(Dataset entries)

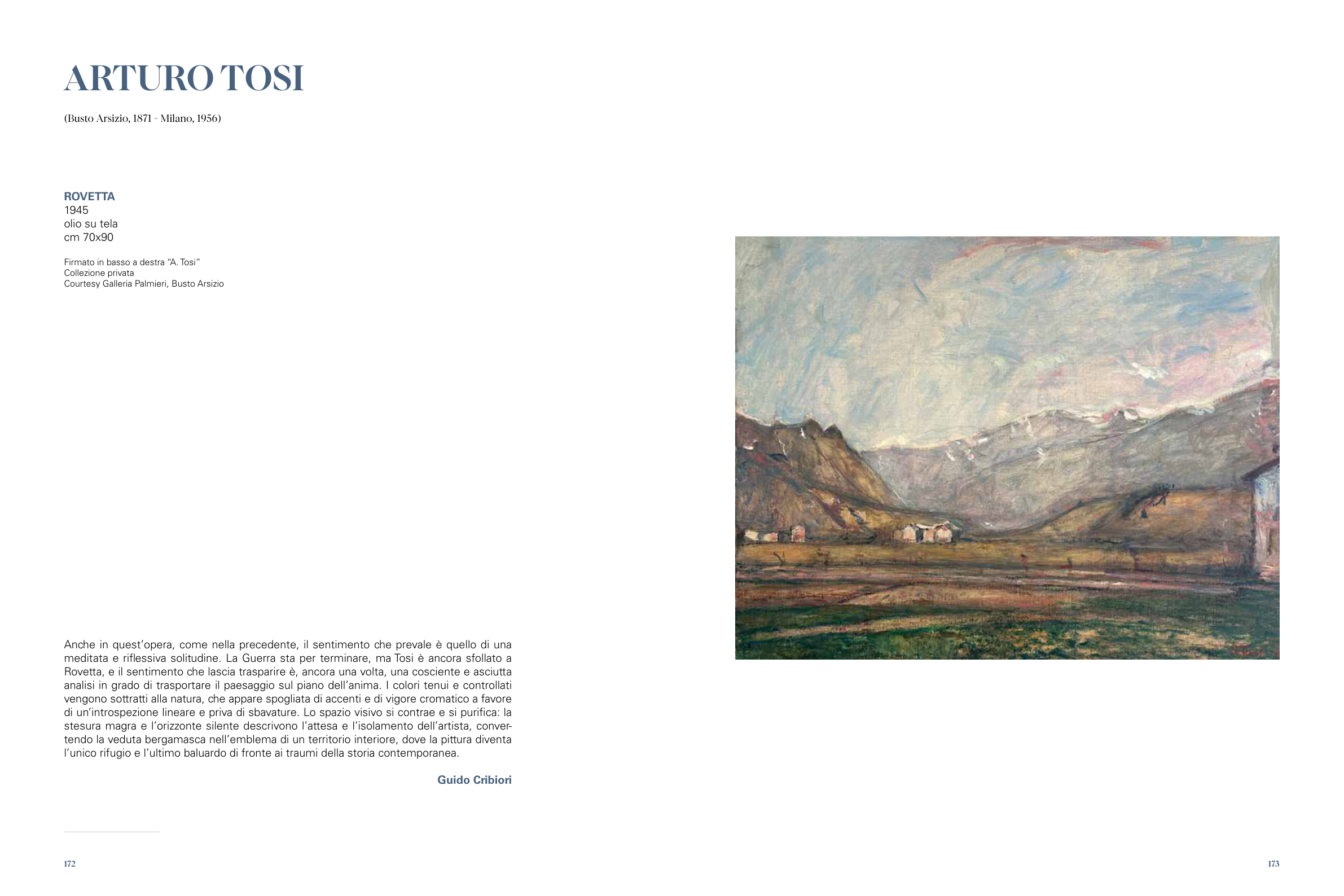 ARTURO TOSI

(Busto Arsizio, 1871 - Milano, 1956)

ROVETTA
1945
olio su tela
cm 70x90

Firmato in basso a destra "A. Tosi"
Collezione privata
Courtesy Galleria Palmieri, Busto Arsizio

Anche in quest'opera, come nella precedente, il sentimento che prevale è quello di una meditata e riflessiva solitudine. La Guerra sta per terminare, ma Tosi è ancora sfollato a Rovetta, e il sentimento che lascia trasparire è, ancora una volta, una cosciente e asciutta analisi in grado di trasportare il paesaggio sul piano dell'anima. I colori tenui e controllati vengono sottratti alla natura, che appare spogliata di accenti e di vigore cromatico a favore di un'introspezione lineare e priva di sbavature. Lo spazio visivo si contrae e si purifica: la stesura magra e l'orizzonte silente descrivono l'attesa e l'isolamento dell'artista, convertendo la veduta bergamasca nell'emblema di un territorio interiore, dove la pittura diventa l'unico rifugio e l'ultimo baluardo di fronte ai traumi della storia contemporanea.

Guido Cribiori

172

173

- [TASK DESCRIPTION]: I need exact copies of the lines from the one holding "olio su tela" through the end of the records above, and nothing beyond them.

- [ANSWER]:
olio su tela
cm 70x90

Firmato in basso a destra "A. Tosi"
Collezione privata
Courtesy Galleria Palmieri, Busto Arsizio

Anche in quest'opera, come nella precedente, il sentimento che prevale è quello di una meditata e riflessiva solitudine. La Guerra sta per terminare, ma Tosi è ancora sfollato a Rovetta, e il sentimento che lascia trasparire è, ancora una volta, una cosciente e asciutta analisi in grado di trasportare il paesaggio sul piano dell'anima. I colori tenui e controllati vengono sottratti alla natura, che appare spogliata di accenti e di vigore cromatico a favore di un'introspezione lineare e priva di sbavature. Lo spazio visivo si contrae e si purifica: la stesura magra e l'orizzonte silente descrivono l'attesa e l'isolamento dell'artista, convertendo la veduta bergamasca nell'emblema di un territorio interiore, dove la pittura diventa l'unico rifugio e l'ultimo baluardo di fronte ai traumi della storia contemporanea.

Guido Cribiori

172

173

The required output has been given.